*DOCUMENT SEGMENT*:
....
One of my favourite parts if the "All About Me" section, which features year of birth and death, nationality, interesting factoid (claim to fame), and a brief summary. I liked it because it gave me a brief snapshot of the person before I read more about them. This was particularly helpful for those I was unfamiliar with. I would have liked it if the author included this information for each of the figures in the book. Unfortunately, that didn't happened.

The other two parts that I enjoyed were "He couldn't have done it without...", which showed the person's forefathers and their contributions, and "He paved the way for...", which showed those who came after him in his field. These people benefitted from the work that had already been done. I liked these two sections because it gave me some perspective on the person's work and put it into context.

I also liked that the book contained some more modern figures like, Jobs and Wozniak, Zuckerberg, and Nelson Mandela. Having said that, I enjoyed reading about all of the figures in the book, both historical and more contemporary.

Two pages at the back of the book are dedicated to more people who have made contributions, but didn't quite make the top 100 list. These include: Noah Webster, Sacajawea, Helen Keller, Tommy Douglas, Gloria Steinem, Terry Fox, and many others.

The book also includes a table of contents, a glossary, and an index.

Highly recommended. It's written for younger readers (7-12 year olds), but older readers might also enjoyed this one provided they don't need a lot of information on each person.
....
*Stored entries*:
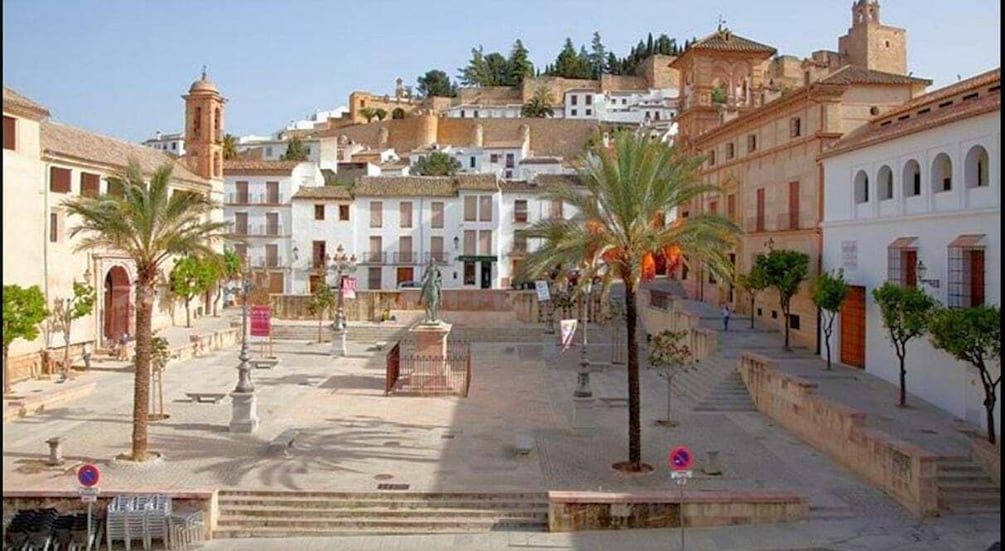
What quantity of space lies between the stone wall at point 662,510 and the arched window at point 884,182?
12427mm

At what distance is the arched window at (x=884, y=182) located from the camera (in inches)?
953

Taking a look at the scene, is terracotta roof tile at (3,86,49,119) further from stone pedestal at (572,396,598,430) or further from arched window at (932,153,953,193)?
....
*EXERCISE DESCRIPTION*: Pull out the complete book review, word for word. The listing has nothing to do with the book review.

*TASK OUTPUT*:
One of my favourite parts if the "All About Me" section, which features year of birth and death, nationality, interesting factoid (claim to fame), and a brief summary. I liked it because it gave me a brief snapshot of the person before I read more about them. This was particularly helpful for those I was unfamiliar with. I would have liked it if the author included this information for each of the figures in the book. Unfortunately, that didn't happened.

The other two parts that I enjoyed were "He couldn't have done it without...", which showed the person's forefathers and their contributions, and "He paved the way for...", which showed those who came after him in his field. These people benefitted from the work that had already been done. I liked these two sections because it gave me some perspective on the person's work and put it into context.

I also liked that the book contained some more modern figures like, Jobs and Wozniak, Zuckerberg, and Nelson Mandela. Having said that, I enjoyed reading about all of the figures in the book, both historical and more contemporary.

Two pages at the back of the book are dedicated to more people who have made contributions, but didn't quite make the top 100 list. These include: Noah Webster, Sacajawea, Helen Keller, Tommy Douglas, Gloria Steinem, Terry Fox, and many others.

The book also includes a table of contents, a glossary, and an index.

Highly recommended. It's written for younger readers (7-12 year olds), but older readers might also enjoyed this one provided they don't need a lot of information on each person.